_Problem details_: Every entry is to be returned as it stands, apart from the pictures.

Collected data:
----
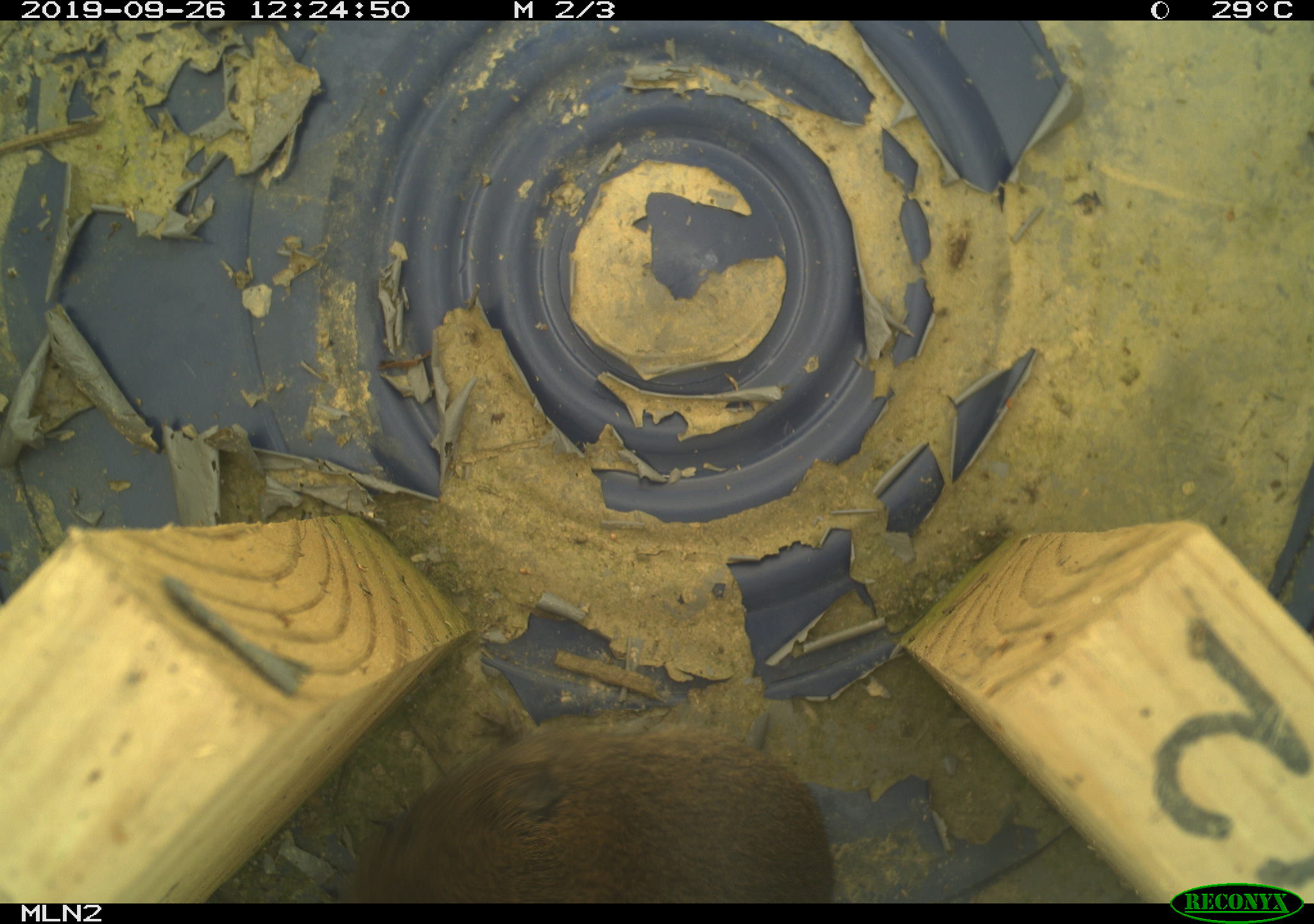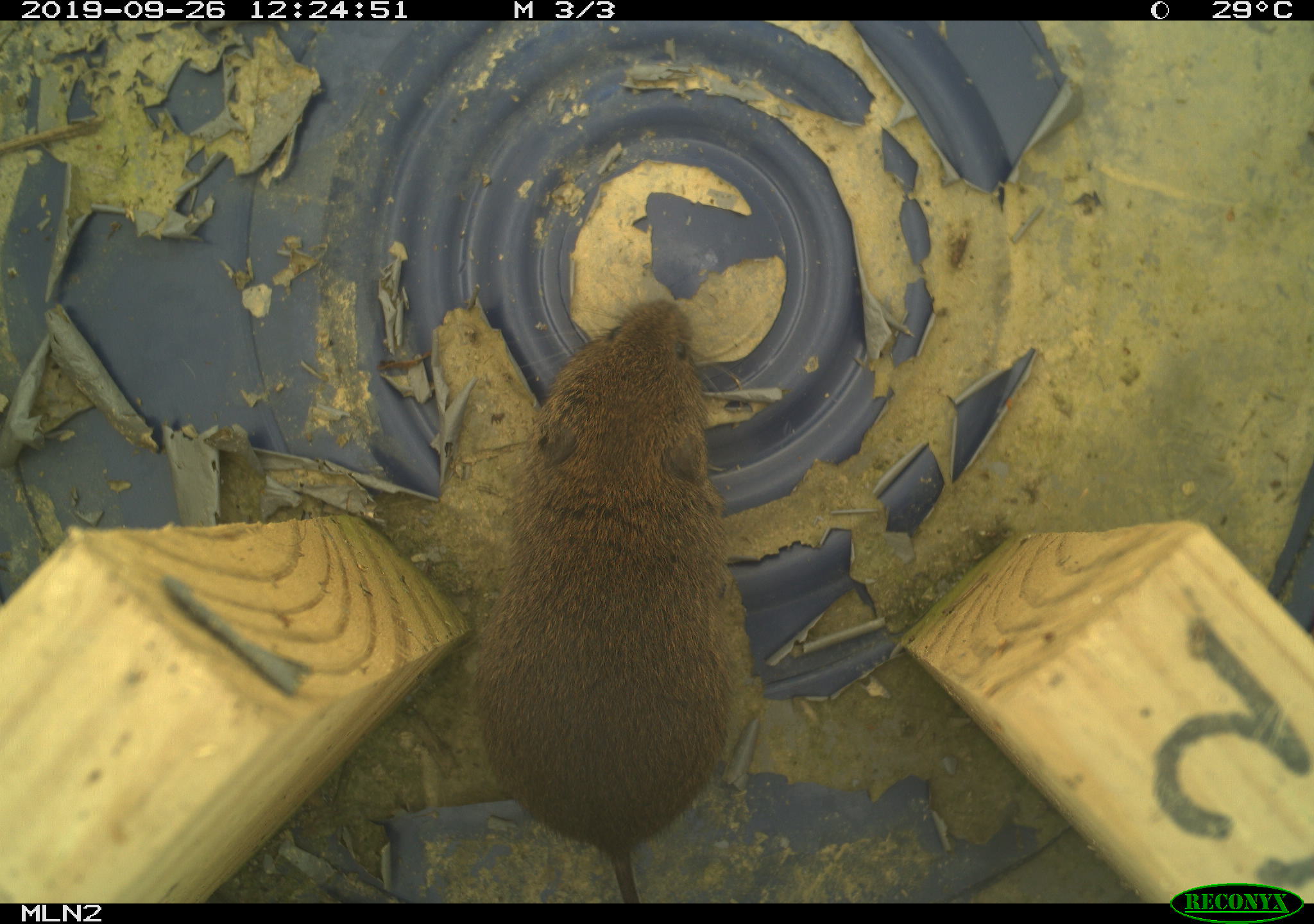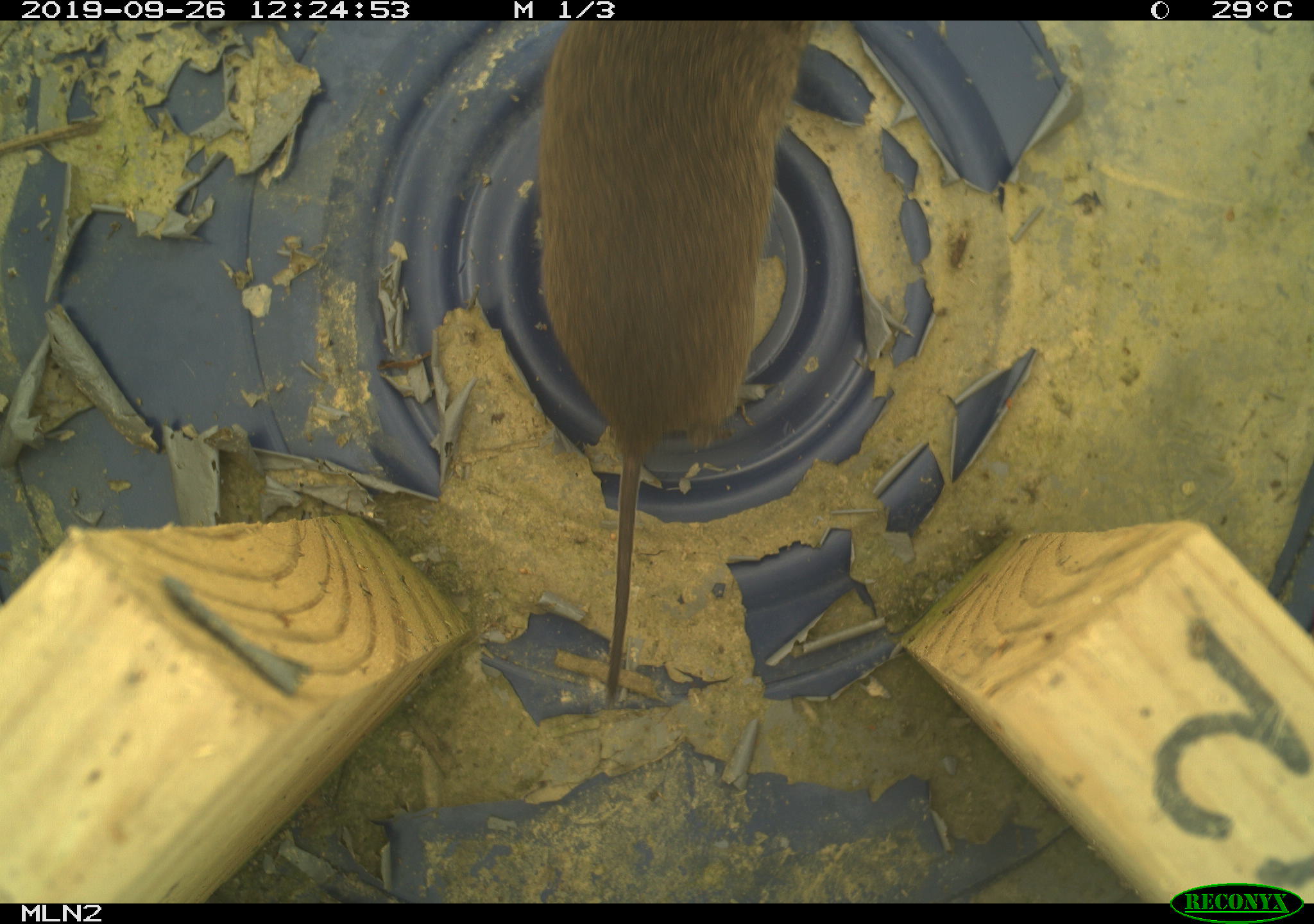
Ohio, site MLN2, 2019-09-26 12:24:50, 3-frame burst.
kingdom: Animalia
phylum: Chordata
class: Mammalia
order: Rodentia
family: Cricetidae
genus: Microtus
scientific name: Microtus pennsylvanicus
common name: meadow vole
----
_Your response_:
Ohio, site MLN2, 2019-09-26 12:24:50, 3-frame burst.
kingdom: Animalia
phylum: Chordata
class: Mammalia
order: Rodentia
family: Cricetidae
genus: Microtus
scientific name: Microtus pennsylvanicus
common name: meadow vole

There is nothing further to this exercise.